On several programs, Republican senators again called for travel bans from African countries that are struggling with Ebola outbreaks.

"We should stop issuing travel visas from Liberia," said Sen. Ted Cruz, R-Texas, on State of the Union. He dismissed questions about whether a travel ban may be counterproductive, adding that "the doctors and the experts that are saying this are working for the administration and repeating the administration talking points."

There is no medical consensus on the value of a travel ban, said Sen. Bob Casey, D-Pa., although there is a public "fervor" for it because "it makes sense logically when you think about how to stop something."

Part of the rising public concern about Ebola is due in part because of general distrust of the government because of other Obama administration missteps, said Sen. Roy Blunt, R-Mo., on NBC.
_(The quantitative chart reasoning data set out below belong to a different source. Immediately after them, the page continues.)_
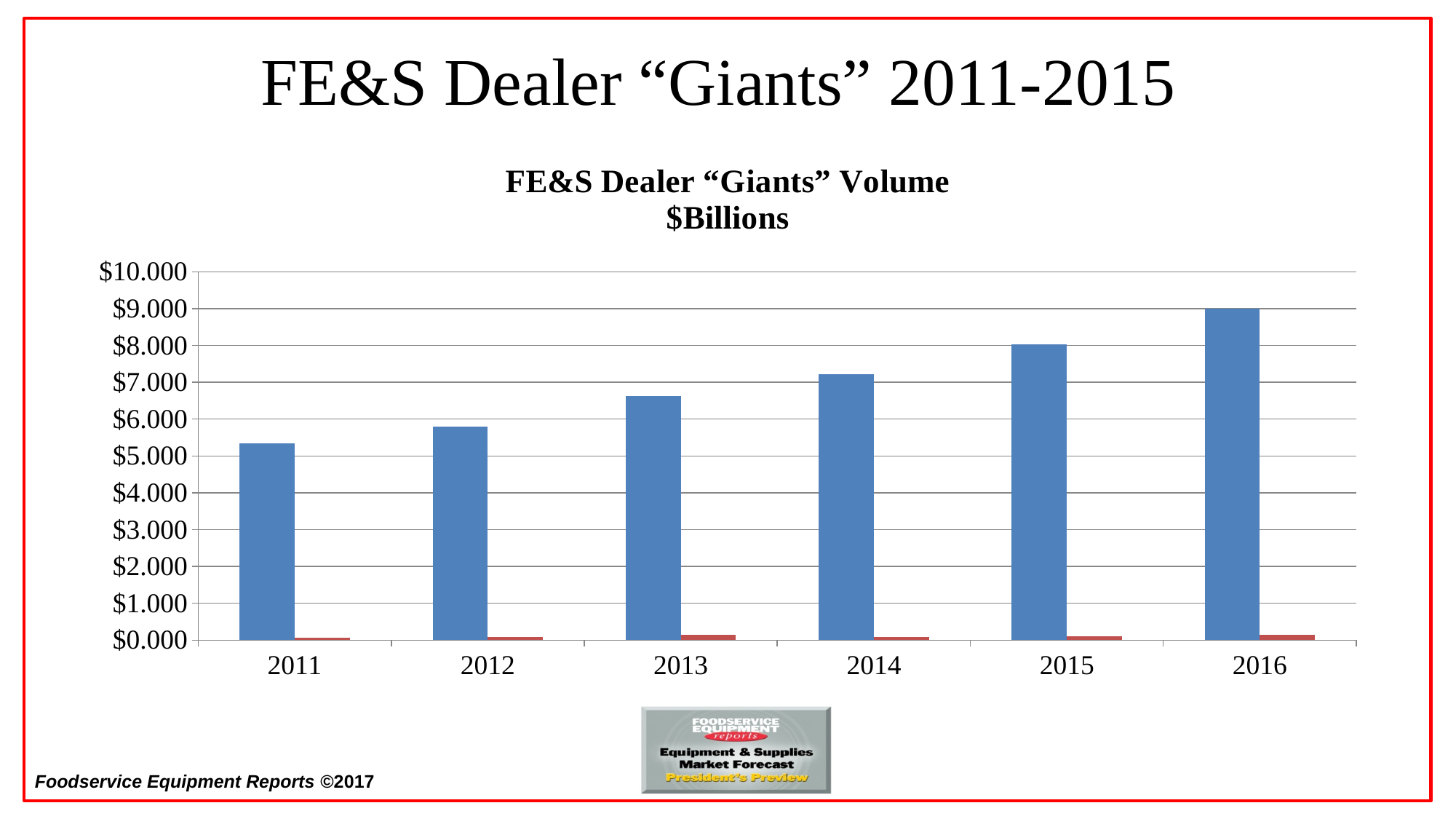
How many years are shown on the x axis of the chart? 6 Is the blue bar value for 2011 greater or less than $5.000? greater Is the blue bar value for 2016 greater or less than $8.000? greater Which year has the tallest blue bar? 2016 Is the blue bar value for 2014 greater or less than $8.000? less Do the blue bars rise or fall from 2011 to 2016? rise Which year has the shortest blue bar? 2011 What is the title of the chart? FE&S Dealer "Giants" Volume $Billions What kind of chart is shown on the slide? bar chart Which year has a taller blue bar, 2012 or 2014? 2014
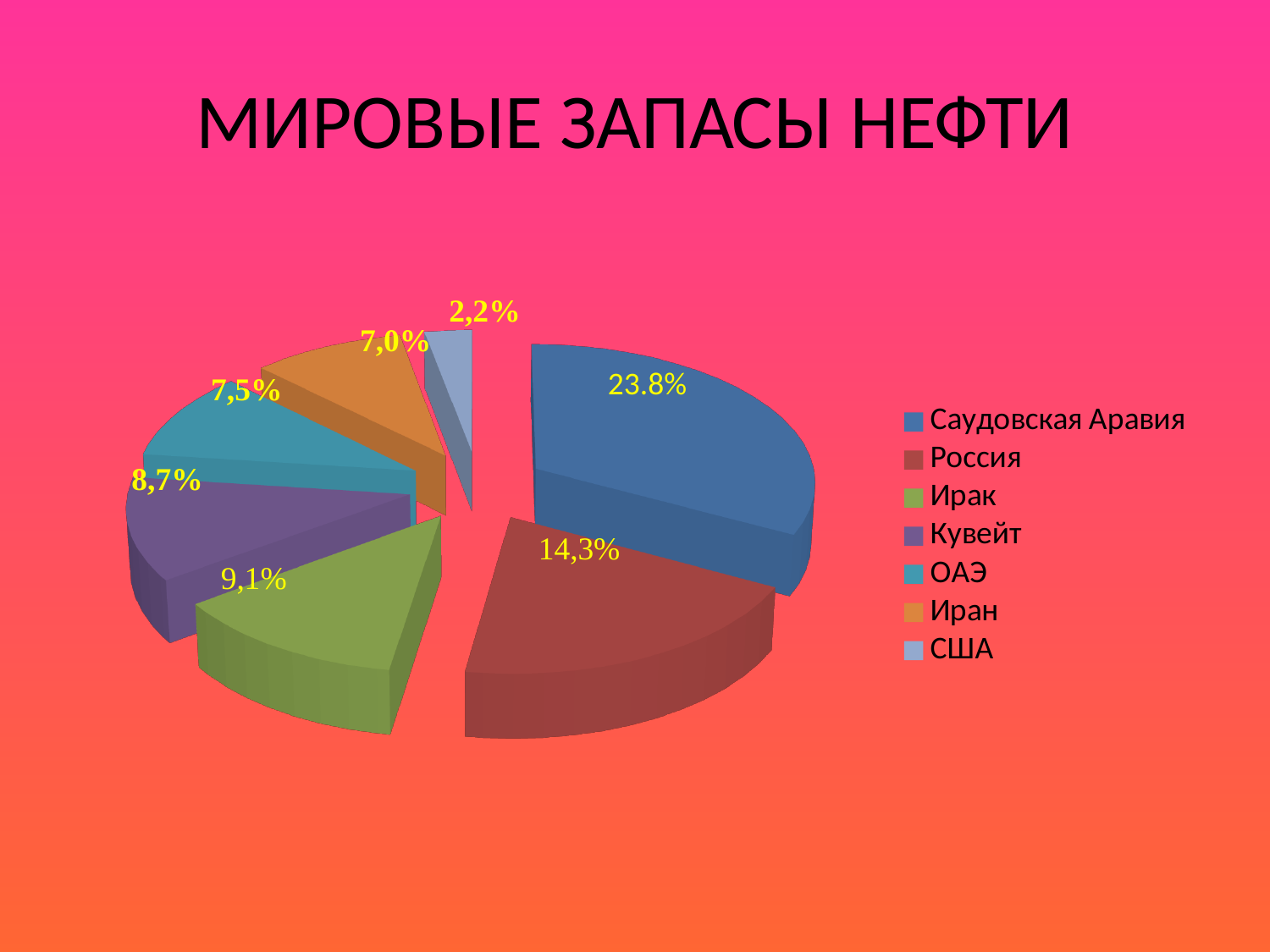
What share of the pie does Саудовская Аравия have? 23.8% How many slices does the pie chart have? 7 What is the value shown for США? 2,2% Which country is listed last in the legend? США What is the value shown for Россия? 14,3% What is the value shown for Ирак? 9,1% What is the difference between the values for Россия and Ирак? 5,2% What is the title of the chart? МИРОВЫЕ ЗАПАСЫ НЕФТИ Which is larger, the value for Кувейт or the value for ОАЭ? Кувейт What kind of chart is shown on the slide? pie chart Which country has the smallest slice of the pie? США Which country has the largest slice of the pie? Саудовская Аравия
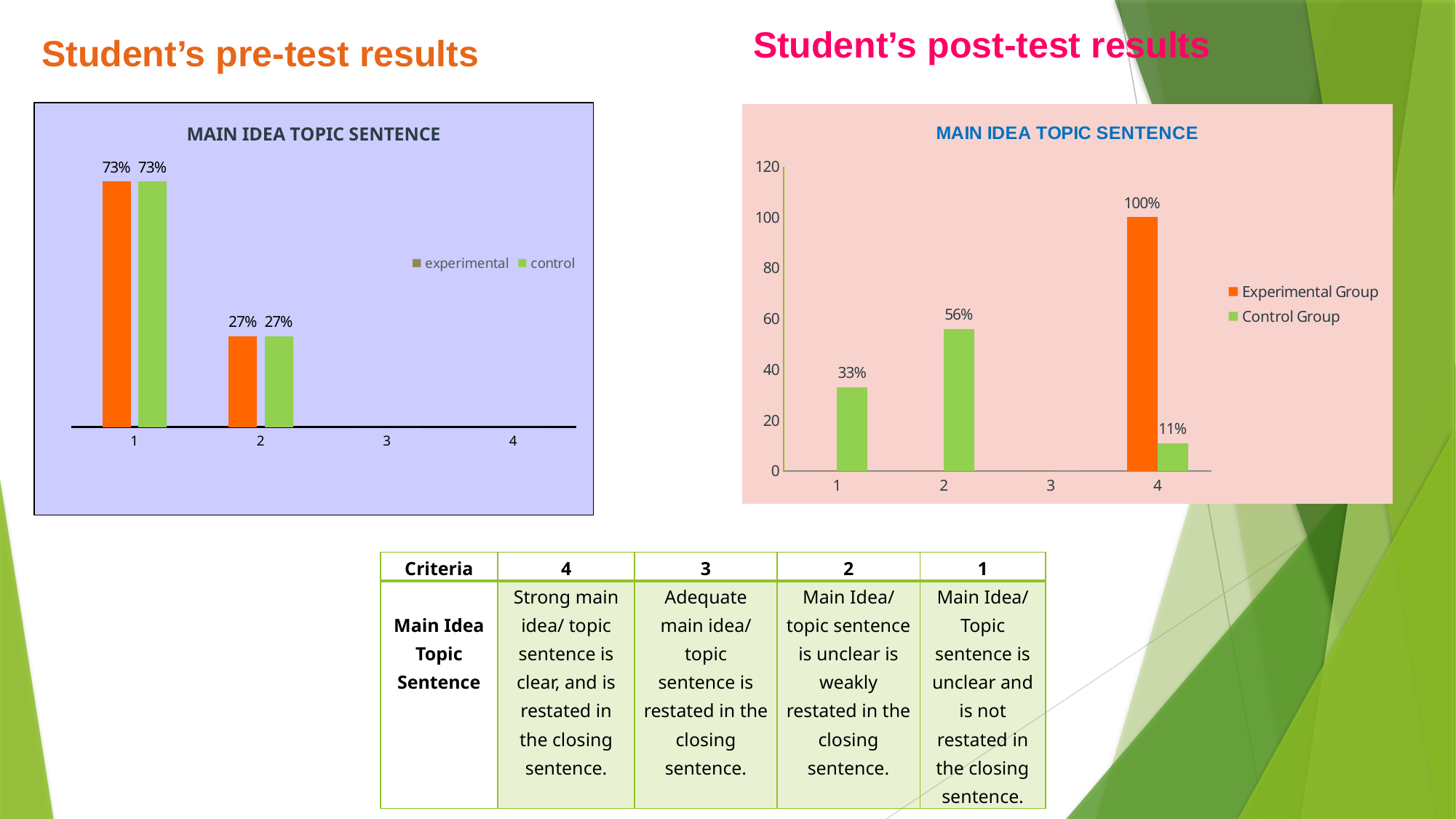
In the pre-test chart on the left, what is the difference between the experimental values at category 1 and category 2? 46% In the post-test chart on the right, which category has the highest Control Group value? 2 In the post-test chart on the right, what is the value for the Control Group at category 2? 56% In the pre-test chart on the left, what is the value for the control series at category 2? 27% What kind of chart is the pre-test chart on the left? Bar chart What is the title of the post-test chart on the right? MAIN IDEA TOPIC SENTENCE In the post-test chart on the right, what is the difference between the Experimental Group and Control Group values at category 4? 89% How many series does the legend of the post-test chart on the right list? 2 In the pre-test chart on the left, what is the value for the experimental series at category 1? 73% In the post-test chart on the right, what is the value for the Experimental Group at category 4? 100% In the post-test chart on the right, which is larger at category 4: the Experimental Group or the Control Group? Experimental Group In the post-test chart on the right, what is the value for the Control Group at category 1? 33%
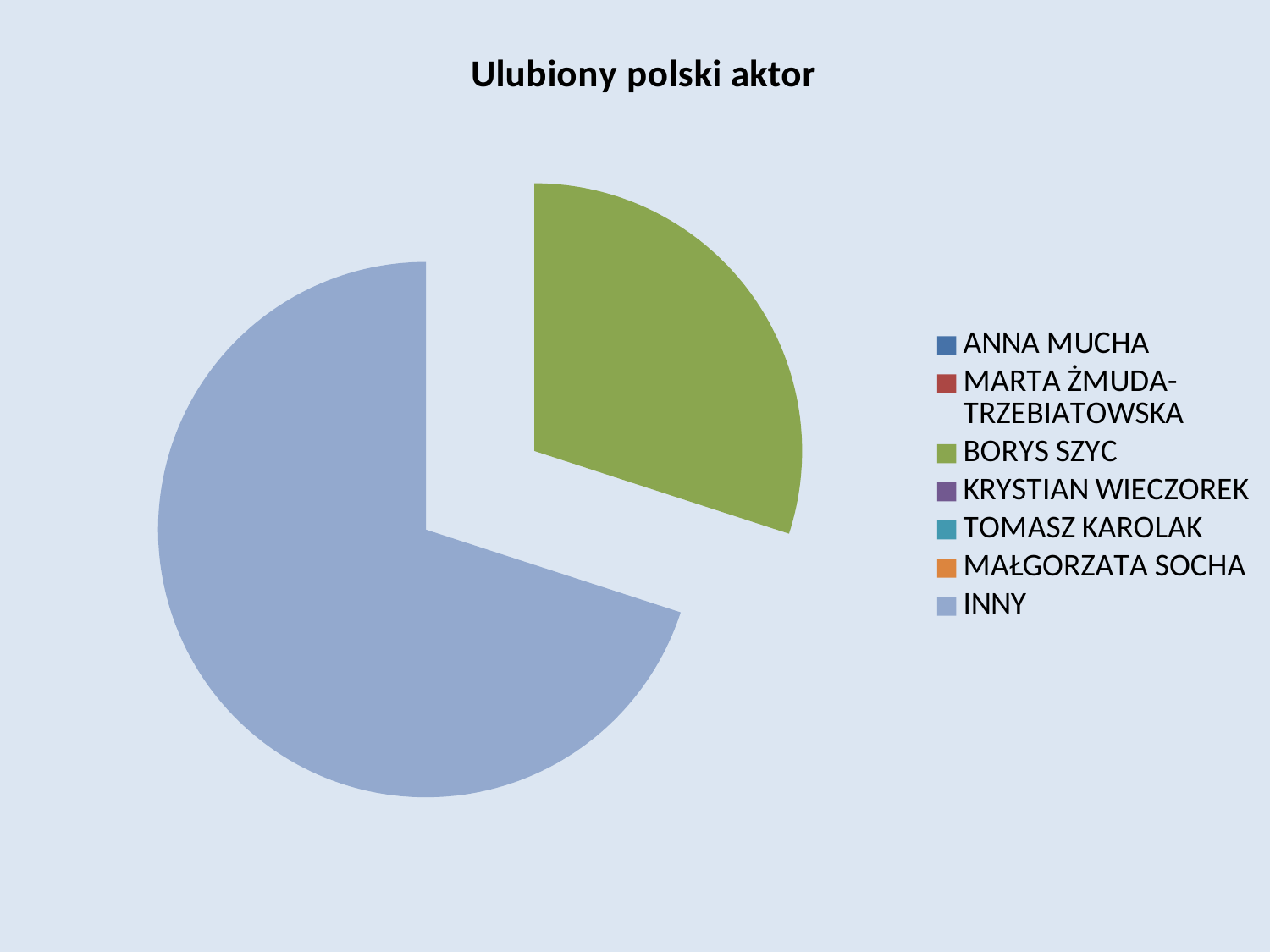
How many slices are visible in the pie chart? 2 Which category is shown by the green slice? BORYS SZYC What kind of chart is shown on the slide? pie chart Which slice is larger, BORYS SZYC or INNY? INNY Of the two visible slices, which category has the smaller one? BORYS SZYC Which category has the largest slice of the pie? INNY What is the title of the chart? Ulubiony polski aktor How many entries does the chart's legend list? 7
"If this was one incidence where people thought the government wasn't doing what the government was supposed to do, it would be much less of a reaction than we see now. There is long list of the government being one step behind – whether it's the border, the IRS, the Secret Service," Blunt said. "Now this health concern is more real than it would be if there wasn't a sense that the government is just not being managed in a way that people would want it to be managed."

The parade of talkers on the Sunday morning shows followed a White House meeting Saturday in which President Obama brought a variety of Cabinet officers and other officials to plot out the latest developments in the White House's Ebola response.

The White House provided only a brief summary of the 75-minute meeting, saying White House advisers updated him on the "contact tracing" process used to identify and monitor people who may have come into contact with the Dallas health care workers who contracted Ebola.

Ron Klain, the newly announced White House Ebola "czar," was spotted entering the White House at about 5:30 p.m., but did not attend the meeting because he hasn't officially started, White House Communications Director Jennifer Palmieri said. He is still completing paperwork and hopes to start in the next week, she said.

Klain — whose official title will be "Ebola response coordinator" — did meet separately Saturday with White House Chief of Staff Denis McDonough "to start to get up to speed," Palmieri said.

Those attending the Saturday night meeting included Vice President Joe Biden, the secretaries of Defense, Health and Human Services and Homeland Security, and Centers for Disease Control and Prevention Director Tom Frieden.